その結果、台湾国内の産業の空洞化が進み、大学新卒者の多くの雇用が不安定になり、主要都市の目貫通りには、貸し店舗、空き事務所が散見されるようになりました。
更に不幸なのは、この投資の90%以上が、支那中国の不法な法律で、雇用していた中国人や地方政府に収奪されたということです。
言うなれば、中華鍋しか制作できない支那・中国人に、近代的な生産現場、生産設備、製造手法、運営ノウハウ、管理手法を移入した途端に、その全てを収奪され、放り出されたということです。
この無償で入手した資産により、中国が世界の工場に、のし上がったということは言うまでもありません。
こうした台湾国民の閉塞感、巨大化した中国の影響力のリスクに目覚めた学生が起こした2年前の「ひまわり運動」のエネルギーは、ほとんどの台湾人の支持を獲得して、勝利し、政治を変えるエネルギーになり、今回に選挙結果につながりました。
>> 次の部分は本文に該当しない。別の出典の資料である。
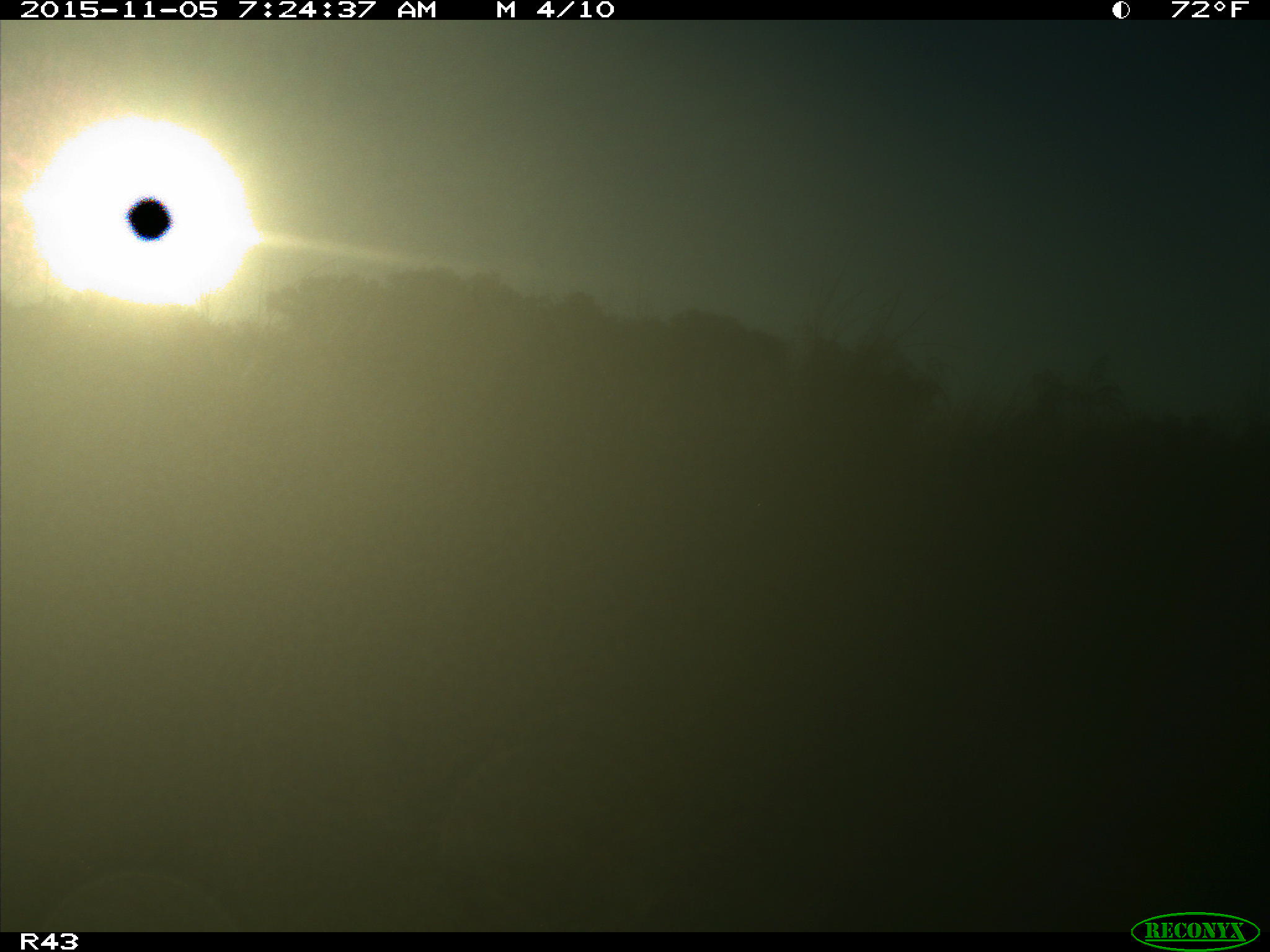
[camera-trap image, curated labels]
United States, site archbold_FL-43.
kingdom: Animalia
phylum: Chordata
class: Mammalia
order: Artiodactyla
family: Cervidae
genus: Odocoileus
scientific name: Odocoileus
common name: deer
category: unidentified deer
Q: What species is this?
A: Unidentified deer (deer) (Odocoileus).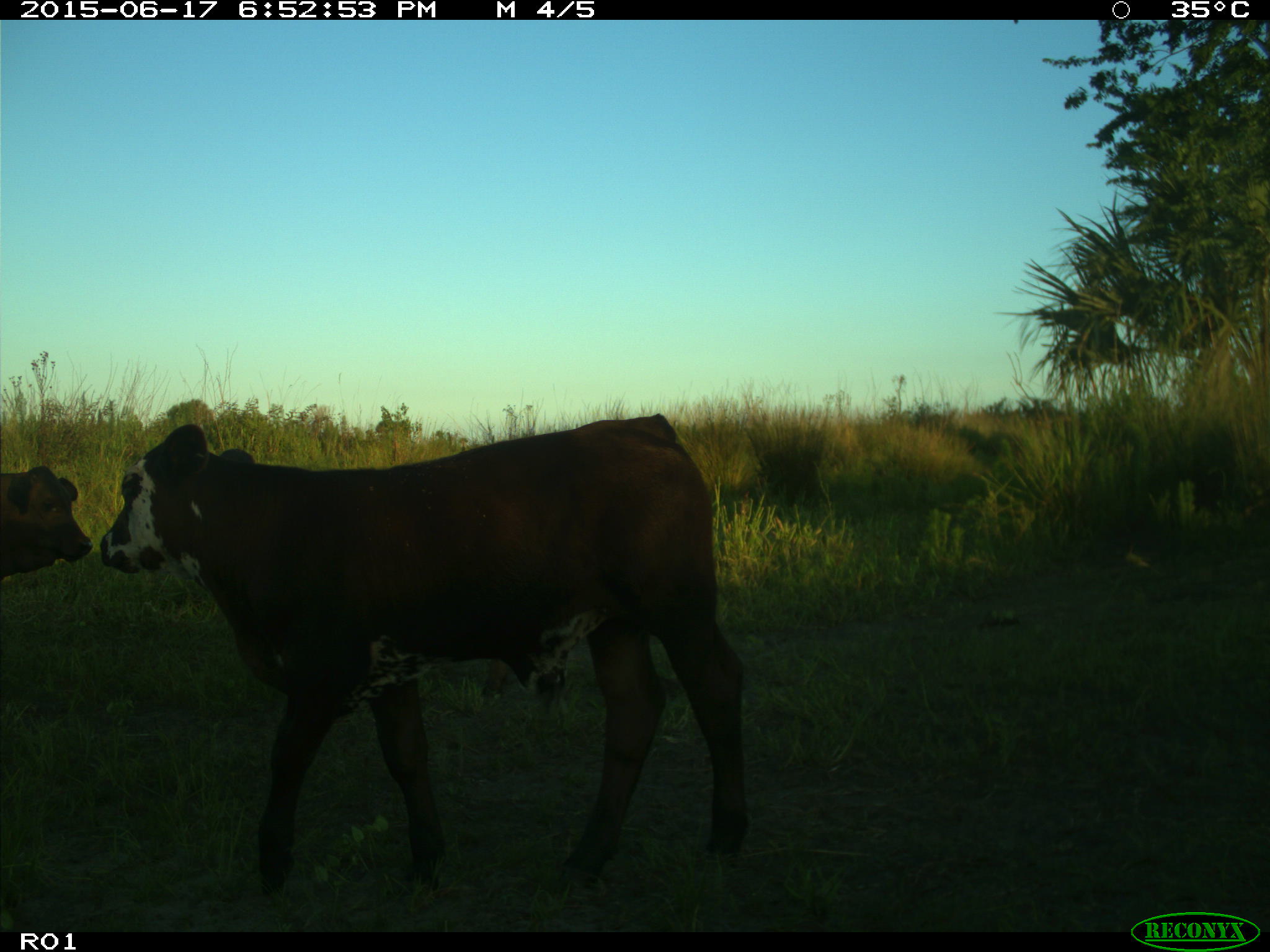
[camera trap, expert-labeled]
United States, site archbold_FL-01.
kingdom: Animalia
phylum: Chordata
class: Mammalia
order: Artiodactyla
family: Bovidae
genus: Bos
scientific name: Bos taurus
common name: domestic cow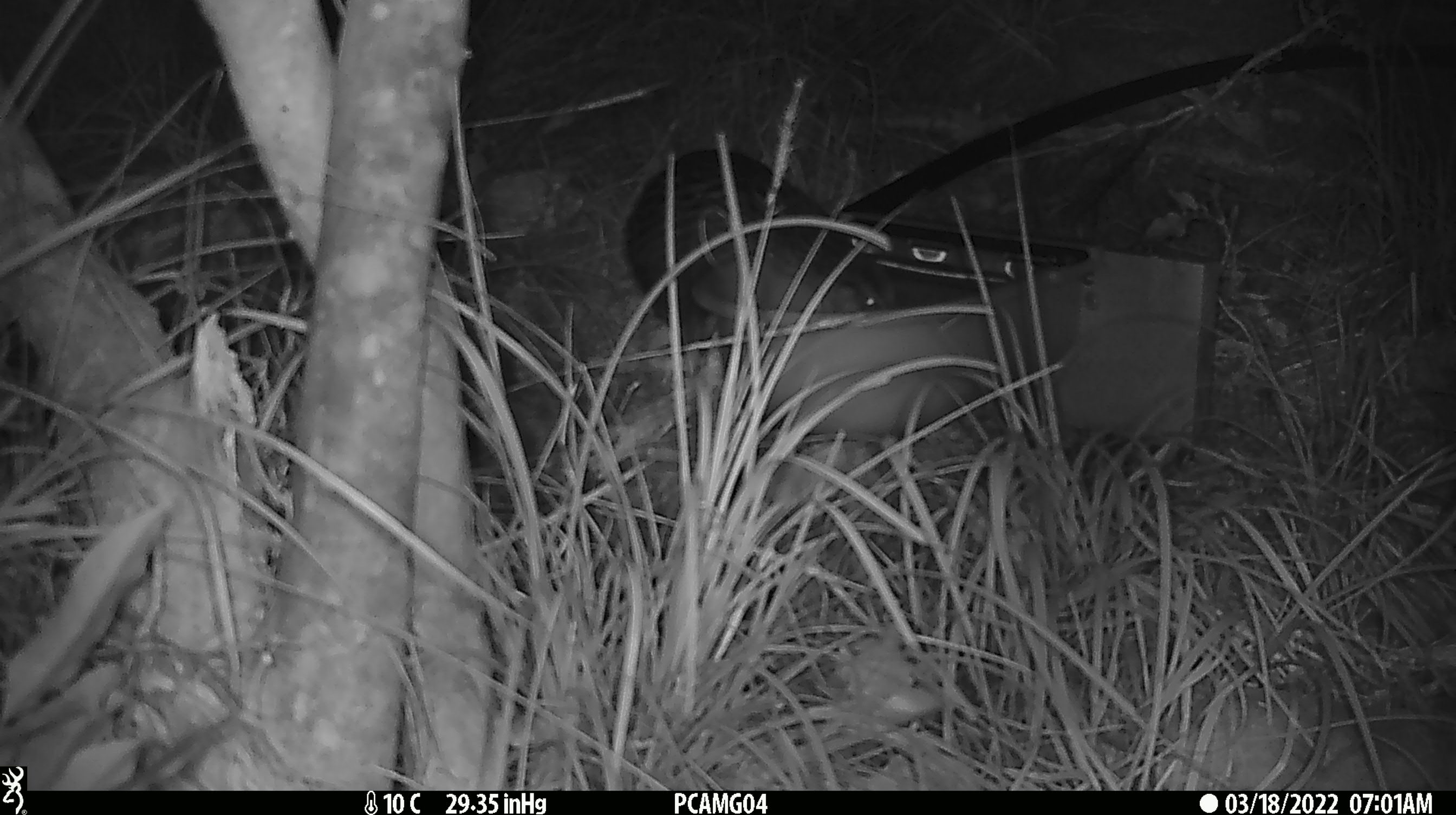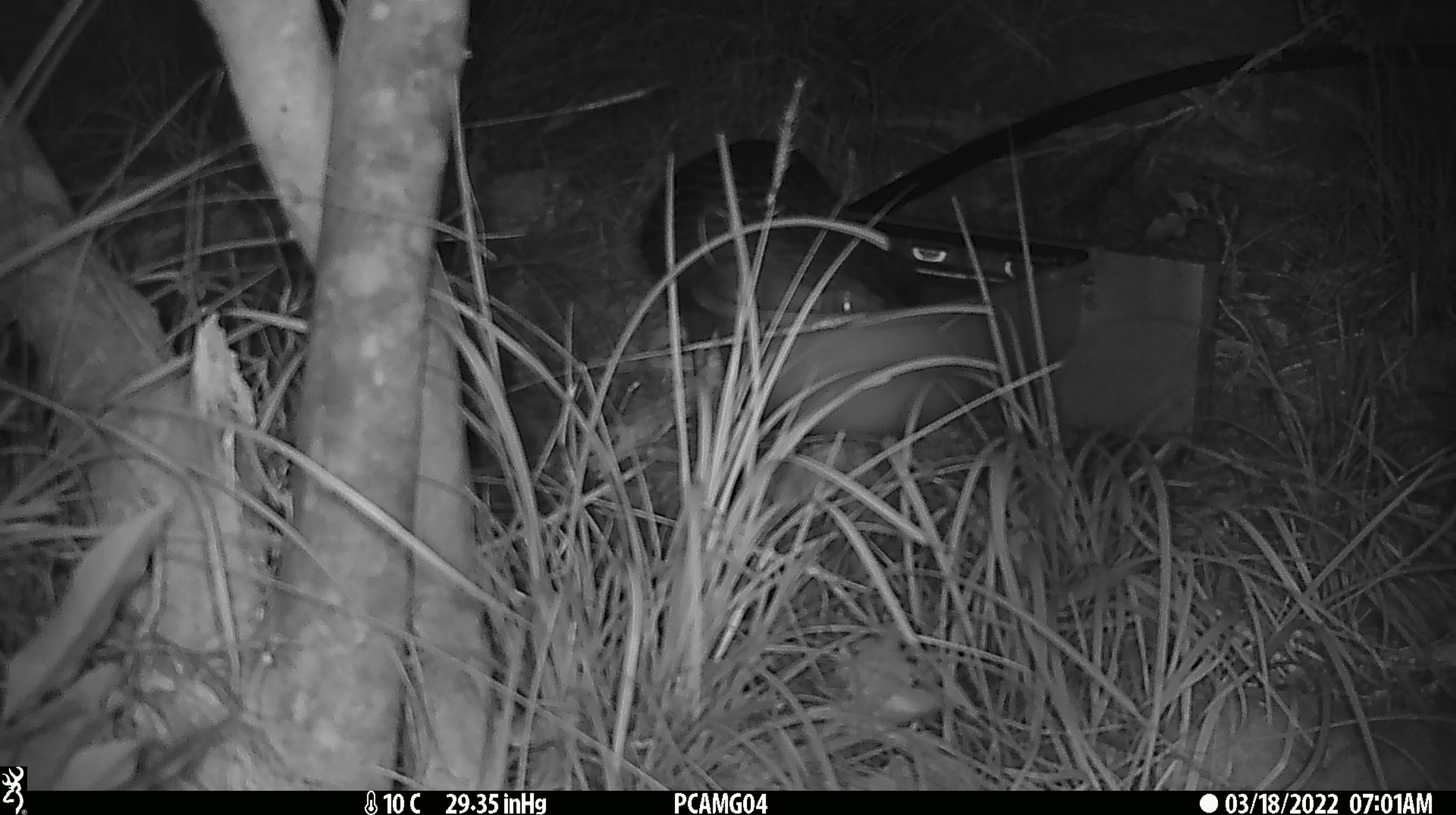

こうした環境下で、公明正大な選挙を成し遂げた台湾社会は、当然国際社会から大きな賞賛を得るだろうし、こうした流れの中で、新国家元首の蔡英文氏は、台湾国としてのアイデンティティを前面に出した外交が予想されますから、国際政治の孤児とも見られていた台湾は、再び国際政治の場にカムバックすることを確信します。